* **Travail à faire**: Relevez tous les titres d'albums de Jason Pierce cités dans l'extrait choisi.

* **Extrait choisi**:
• • • • • • •
Ainsi, l’éditeur Frenezy fait son entré avec du lourd, d’autant que dans les deux prochaines livraisons, il y aura le film Femina Ridens de Piero Schivazappa. La sortie de ce film inédit en vidéo française, avec ses images pop 60-70 et sa belle B.O. du maestro Stelvio Cipriani est une heureuse nouvelle qui nous prépare à passer une bonne soirée de projection. Vive Freeeeeenezyyyyyyyyy!


https://frenezy-editions.fr/

https://www.facebook.com/frenezyeditions/




vendredi 29 avril 2022

SPIRITUALIZED "Everything Was Beautiful" (Bella Union/PIAS) – 22 avril 2022

Pour la 2ème fois, Jason Pierce aka  J. Spacemen utilise le visuel du packaging d’une boite de médicament pour illustrer la pochette extérieur et  intérieur d’un album. Il l’avait déjà fait en 1997 pour l’album Ladies And Gentleman We Are Floating In Space, avec en prime la notice d’utilisation du médicament. En fait, les médocs et le médical sont des éléments récurant dans son travail artistique. Le plus direct était les visuels de l’album Songs In A&E (2008) et des EP’s/single extraient de l’album, ou l’on voit des photos de perfusions lors de son séjour à l’Hôpital. Sur une photo à l’intérieur de la pochette de l’album Sweet Hearts, Sweet Light (2012), on voit le visage de Jason bien amoché. Après, pour positiver cet attrait au médical, les médicaments et l’Hôpital sont là pour nous soigner, nous guérir, et vu les deux derniers albums au son très solaire, soit And Nothing Hurt (2018) et ce petit nouveau titré Everything Was Beautiful, il est clair que Jason parait être en bonne santé et heureux de composer des nouvelles chansons.
• • • • • • •
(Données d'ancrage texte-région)
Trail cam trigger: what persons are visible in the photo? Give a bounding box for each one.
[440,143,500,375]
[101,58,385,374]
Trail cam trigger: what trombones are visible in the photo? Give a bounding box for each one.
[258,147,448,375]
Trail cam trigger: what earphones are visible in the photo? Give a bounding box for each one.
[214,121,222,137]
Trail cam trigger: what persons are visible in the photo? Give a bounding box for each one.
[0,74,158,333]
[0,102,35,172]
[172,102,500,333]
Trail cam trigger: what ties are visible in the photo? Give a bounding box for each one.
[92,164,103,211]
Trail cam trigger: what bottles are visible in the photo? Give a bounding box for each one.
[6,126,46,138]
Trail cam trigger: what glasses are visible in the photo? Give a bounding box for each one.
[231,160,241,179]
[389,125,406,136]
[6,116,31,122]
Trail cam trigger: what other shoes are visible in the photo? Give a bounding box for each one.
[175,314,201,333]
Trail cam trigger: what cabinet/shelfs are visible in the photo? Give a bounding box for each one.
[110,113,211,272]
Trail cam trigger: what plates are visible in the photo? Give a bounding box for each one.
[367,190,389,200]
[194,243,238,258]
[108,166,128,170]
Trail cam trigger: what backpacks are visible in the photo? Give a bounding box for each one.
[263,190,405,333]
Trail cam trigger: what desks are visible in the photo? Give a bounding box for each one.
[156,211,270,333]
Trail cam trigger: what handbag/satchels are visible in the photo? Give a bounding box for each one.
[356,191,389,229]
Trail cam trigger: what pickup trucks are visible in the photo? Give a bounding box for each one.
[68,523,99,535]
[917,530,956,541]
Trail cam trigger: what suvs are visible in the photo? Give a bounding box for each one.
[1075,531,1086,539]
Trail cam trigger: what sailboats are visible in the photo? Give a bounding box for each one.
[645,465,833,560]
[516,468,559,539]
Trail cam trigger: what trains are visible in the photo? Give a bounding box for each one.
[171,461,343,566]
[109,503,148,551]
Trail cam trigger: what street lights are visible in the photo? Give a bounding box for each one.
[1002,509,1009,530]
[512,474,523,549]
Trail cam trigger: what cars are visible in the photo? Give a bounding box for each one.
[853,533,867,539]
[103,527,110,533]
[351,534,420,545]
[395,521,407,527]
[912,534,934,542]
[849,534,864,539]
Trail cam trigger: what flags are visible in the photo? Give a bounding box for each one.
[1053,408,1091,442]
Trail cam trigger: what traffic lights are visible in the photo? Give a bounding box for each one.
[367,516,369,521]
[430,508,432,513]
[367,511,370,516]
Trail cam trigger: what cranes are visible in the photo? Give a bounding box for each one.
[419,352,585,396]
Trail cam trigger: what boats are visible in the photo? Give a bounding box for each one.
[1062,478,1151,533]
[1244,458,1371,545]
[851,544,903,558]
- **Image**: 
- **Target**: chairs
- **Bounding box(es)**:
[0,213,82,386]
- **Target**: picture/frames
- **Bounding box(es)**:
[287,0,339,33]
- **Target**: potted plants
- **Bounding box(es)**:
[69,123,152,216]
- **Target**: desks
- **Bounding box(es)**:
• • • • • • •
* **Corrigé**:
- Ladies And Gentleman We Are Floating In Space
- Songs In A&E
- Sweet Hearts, Sweet Light
- And Nothing Hurt
- Everything Was Beautiful